あおぞら動物病院 院長コラム

狂犬病ワクチン ヒトの場合

   


狂犬病 ヒトへの感染

日のヤフーニュースで気になる記事を発見しました。「狂犬病禍の中国 噛みつかれた被害者に飼い主が居直る例も」。急速な経済成長が続くお隣中国でペットブームが起きているらしいのですが、ペットを飼育するペットオーナーのモラルが追い付いていないそうです。

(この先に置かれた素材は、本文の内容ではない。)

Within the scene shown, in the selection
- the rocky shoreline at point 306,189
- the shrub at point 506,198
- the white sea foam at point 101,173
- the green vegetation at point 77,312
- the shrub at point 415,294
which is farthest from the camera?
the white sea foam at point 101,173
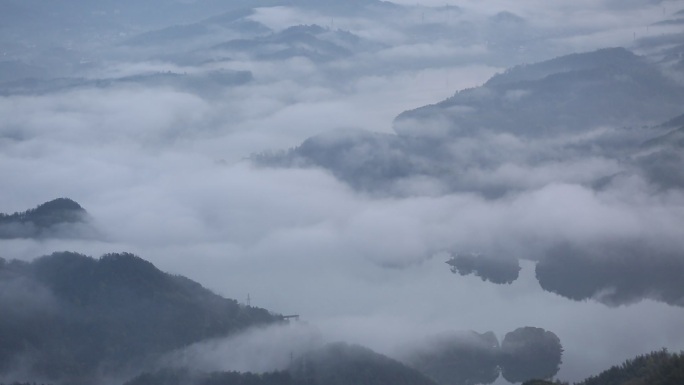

 記事の中で「日本ではすでに消滅し、いまでは予防接種ワクチンを打ってくれる病院を探すのに困る狂犬病も・・・」とあって、はじめ私の頭の中は???となりました。しばらく考えて、ああ、ヒト用の狂犬病ワクチンのことだと気づきました。人では化血研というワクチンメーカーが狂犬病ワクチンを製造しているのですが、需要が少なく今後も安定した供給が可能かどうかわからないそうです。

 狂犬病はひとたび感染→発症すると現代医学では治療法が無く、ほぼ100%死亡する怖い病気です。発症を防ぐためには咬まれて24時間以内に人間の病院でヒト抗狂犬病免疫グロブリンと狂犬病ワクチンを接種しなくてはなりません。また計6回の狂犬病ワクチンを接種する必要があり、高価なワクチン(人では1~3万円前後/回:犬では3000円前後)痛い注射を何度も接種しなくてはいけなくなります。

 咬傷事故を起こしてしまった場合、咬まれた方への精神的負担や経済的な負担を考えると犬の飼い主には非常に大きな負担やトラブルが発生する恐れがあります。例え、日本国内で数十年発生していないとはいえ、発症した100%死亡する病気だということを考えると、狂犬病ワクチンを接種していないワンちゃんに咬まれた方の恐怖は想像しがたいものがあります。